Tumor cell intrinsic RIG-I activation co-opts the host microenvironment to drive immune mediated tumor rejection

AbstractTargeting cytosolic nucleic acid sensors is a potent approach to drive type I interferon responses and anti-tumor immunity. Recent evidence suggests that activation of retinoic acid inducible gene-I (RIG-I) using synthetic hairpin RNA agonists decreases tumor progression in multiple preclinical models. However, the role of tumor cell intrinsic RIG-I in shaping tumor cell fates and the host immune microenvironment remains unclear. Here, we show that RIG-I expression is correlated with better overall survival and a distinct immune gene signature in specific human cancers including colorectal cancer. Activation of RIG-I in breast and colorectal cancer cells is sufficient to drive tumor cell death in vitro and significantly delay tumor growth in vivo in multiple preclinical models.
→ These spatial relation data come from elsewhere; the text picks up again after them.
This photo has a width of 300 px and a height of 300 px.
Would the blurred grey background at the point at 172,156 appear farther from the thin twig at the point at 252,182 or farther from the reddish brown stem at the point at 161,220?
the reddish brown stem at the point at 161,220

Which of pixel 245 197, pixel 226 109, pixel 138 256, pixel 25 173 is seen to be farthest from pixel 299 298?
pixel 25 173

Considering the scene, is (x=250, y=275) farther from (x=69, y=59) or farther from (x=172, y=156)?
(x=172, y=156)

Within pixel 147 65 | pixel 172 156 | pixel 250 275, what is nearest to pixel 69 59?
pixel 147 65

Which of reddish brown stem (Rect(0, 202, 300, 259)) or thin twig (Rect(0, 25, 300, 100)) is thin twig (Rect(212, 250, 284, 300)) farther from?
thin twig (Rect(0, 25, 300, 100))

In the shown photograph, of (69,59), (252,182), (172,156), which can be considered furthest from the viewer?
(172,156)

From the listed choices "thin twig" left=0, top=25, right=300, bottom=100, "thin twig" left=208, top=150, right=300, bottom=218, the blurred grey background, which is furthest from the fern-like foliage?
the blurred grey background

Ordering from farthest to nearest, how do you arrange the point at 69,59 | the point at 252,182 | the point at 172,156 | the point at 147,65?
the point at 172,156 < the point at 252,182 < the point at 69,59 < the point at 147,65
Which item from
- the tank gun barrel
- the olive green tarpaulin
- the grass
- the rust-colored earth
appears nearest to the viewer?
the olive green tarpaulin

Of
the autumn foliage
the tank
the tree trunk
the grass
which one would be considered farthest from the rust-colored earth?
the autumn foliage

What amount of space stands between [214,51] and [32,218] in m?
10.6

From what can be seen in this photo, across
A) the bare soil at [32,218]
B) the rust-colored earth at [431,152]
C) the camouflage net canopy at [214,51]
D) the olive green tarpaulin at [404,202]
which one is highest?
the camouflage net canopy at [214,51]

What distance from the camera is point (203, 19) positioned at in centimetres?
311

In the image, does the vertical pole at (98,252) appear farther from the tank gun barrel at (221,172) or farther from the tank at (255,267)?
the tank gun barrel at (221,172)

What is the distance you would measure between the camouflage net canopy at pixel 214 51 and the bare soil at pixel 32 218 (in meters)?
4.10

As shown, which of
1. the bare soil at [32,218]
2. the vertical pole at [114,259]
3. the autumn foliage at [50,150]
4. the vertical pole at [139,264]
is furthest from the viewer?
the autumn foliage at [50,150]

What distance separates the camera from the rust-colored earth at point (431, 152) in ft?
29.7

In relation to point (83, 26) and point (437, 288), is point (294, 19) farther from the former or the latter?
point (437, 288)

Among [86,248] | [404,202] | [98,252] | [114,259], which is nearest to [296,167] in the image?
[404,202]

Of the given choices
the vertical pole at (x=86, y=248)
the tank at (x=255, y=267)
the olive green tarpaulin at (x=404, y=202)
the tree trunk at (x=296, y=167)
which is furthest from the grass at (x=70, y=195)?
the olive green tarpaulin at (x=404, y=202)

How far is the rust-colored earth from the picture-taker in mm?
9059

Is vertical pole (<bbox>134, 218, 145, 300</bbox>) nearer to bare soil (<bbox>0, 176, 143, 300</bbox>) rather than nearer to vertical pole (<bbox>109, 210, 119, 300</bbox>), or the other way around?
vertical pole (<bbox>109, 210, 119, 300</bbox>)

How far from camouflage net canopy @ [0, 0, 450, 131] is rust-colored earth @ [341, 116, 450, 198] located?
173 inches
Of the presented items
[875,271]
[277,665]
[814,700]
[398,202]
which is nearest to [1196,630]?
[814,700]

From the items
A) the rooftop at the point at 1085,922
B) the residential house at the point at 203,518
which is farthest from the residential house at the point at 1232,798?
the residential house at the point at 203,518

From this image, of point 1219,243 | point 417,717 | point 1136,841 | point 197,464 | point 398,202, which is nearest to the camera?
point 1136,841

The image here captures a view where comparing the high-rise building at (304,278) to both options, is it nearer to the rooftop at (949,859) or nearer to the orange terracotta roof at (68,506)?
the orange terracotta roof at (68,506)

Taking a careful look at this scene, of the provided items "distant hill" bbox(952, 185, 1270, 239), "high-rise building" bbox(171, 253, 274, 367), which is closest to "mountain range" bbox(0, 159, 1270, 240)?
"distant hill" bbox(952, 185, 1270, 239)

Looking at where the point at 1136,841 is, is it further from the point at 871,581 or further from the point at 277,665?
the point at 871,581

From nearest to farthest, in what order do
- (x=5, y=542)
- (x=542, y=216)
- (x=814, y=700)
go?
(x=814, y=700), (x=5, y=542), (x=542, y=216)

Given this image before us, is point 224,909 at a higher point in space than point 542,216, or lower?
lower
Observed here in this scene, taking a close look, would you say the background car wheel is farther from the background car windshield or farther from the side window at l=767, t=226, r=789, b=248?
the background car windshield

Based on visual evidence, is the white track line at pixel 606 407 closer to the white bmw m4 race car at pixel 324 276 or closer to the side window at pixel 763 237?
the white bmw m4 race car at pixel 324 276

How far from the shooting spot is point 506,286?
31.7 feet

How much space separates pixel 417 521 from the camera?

Importantly, the efficacy of tumor cell RIG-I activation is lost in immune deficient mice suggesting the requirement of immune responses for this effect. We observe that tumor cell intrinsic RIG-I activation elicits a robust cellular and molecular immune response. We show that tumor cell RIG-I activation also leads to induction of specific immune checkpoints including PD-L1. Using a publicly available database, we found that RIG-I expression serves as an excellent prognostic marker for responders to checkpoint immunotherapy, particularly PD-L1/PD-1 across cancers. Finally, combination of tumor cell intrinsic RIG-I activation with anti-PD-L1 led to a synergistic decrease in tumor growth in a colorectal tumor model. Our findings suggest that tumor cell intrinsic RIG-I can be targeted to enhance anti-tumor immune responses and highlights a potential strategy for anti-cancer vaccines that can invigorate the immune system.